Plagiarism Checker
This repository contains a plagiarism checker tool that allows users to compare a source file with one or more target files and calculate a plagiarism score based on their textual similarity. The plagiarism checker is built using TF-IDF embeddings and cosine similarity.
Usage
To use the plagiarism checker:
Clone this repository to your local machine: git clone https://github.com/koundinyapk/Plagiarism-Checker.git
Navigate to the cloned repository directory: cd plagiarism-checker
Run the plagiarism checker script:
python plagiarism_checker.py Follow the prompts to upload the source file and one or more target files.
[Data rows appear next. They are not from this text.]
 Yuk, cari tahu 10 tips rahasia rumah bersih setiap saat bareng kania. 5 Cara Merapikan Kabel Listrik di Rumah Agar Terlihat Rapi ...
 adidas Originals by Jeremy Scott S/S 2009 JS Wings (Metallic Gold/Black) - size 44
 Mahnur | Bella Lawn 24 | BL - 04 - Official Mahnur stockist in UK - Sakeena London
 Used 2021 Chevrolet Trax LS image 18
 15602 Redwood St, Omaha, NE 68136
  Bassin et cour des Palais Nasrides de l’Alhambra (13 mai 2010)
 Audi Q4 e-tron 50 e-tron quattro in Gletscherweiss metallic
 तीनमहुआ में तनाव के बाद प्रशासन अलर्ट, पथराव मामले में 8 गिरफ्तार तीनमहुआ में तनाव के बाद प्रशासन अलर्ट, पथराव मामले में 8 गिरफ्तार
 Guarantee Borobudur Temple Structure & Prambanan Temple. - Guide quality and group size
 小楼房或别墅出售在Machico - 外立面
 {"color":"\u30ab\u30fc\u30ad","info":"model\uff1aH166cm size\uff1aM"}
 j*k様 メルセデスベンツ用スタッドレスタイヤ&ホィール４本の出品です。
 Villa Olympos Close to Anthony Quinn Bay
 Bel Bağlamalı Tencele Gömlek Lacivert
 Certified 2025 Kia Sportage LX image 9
The plagiarism checker will calculate a plagiarism score for each pair of source and target files based on their textual similarity.
Methodology
The plagiarism checker utilizes TF-IDF (Term Frequency-Inverse Document Frequency) embeddings to represent the textual content of the source and target files. Cosine similarity is then applied to measure the similarity between the embeddings of the source and target files. The resulting similarity score indicates the degree of plagiarism between the files, with higher scores indicating greater similarity.
Dependencies
The plagiarism checker requires the following dependencies:
numpy: For numerical operations and array manipulation. sklearn: For TF-IDF vectorization and cosine similarity calculation. django: For web framework support (optional).
These dependencies can be installed using pip: pip install numpy scikit-learn django
Contributing
Contributions to the plagiarism checker tool are welcome! If you encounter any issues, have feature requests, or would like to contribute enhancements, please feel free to open an issue or submit a pull request.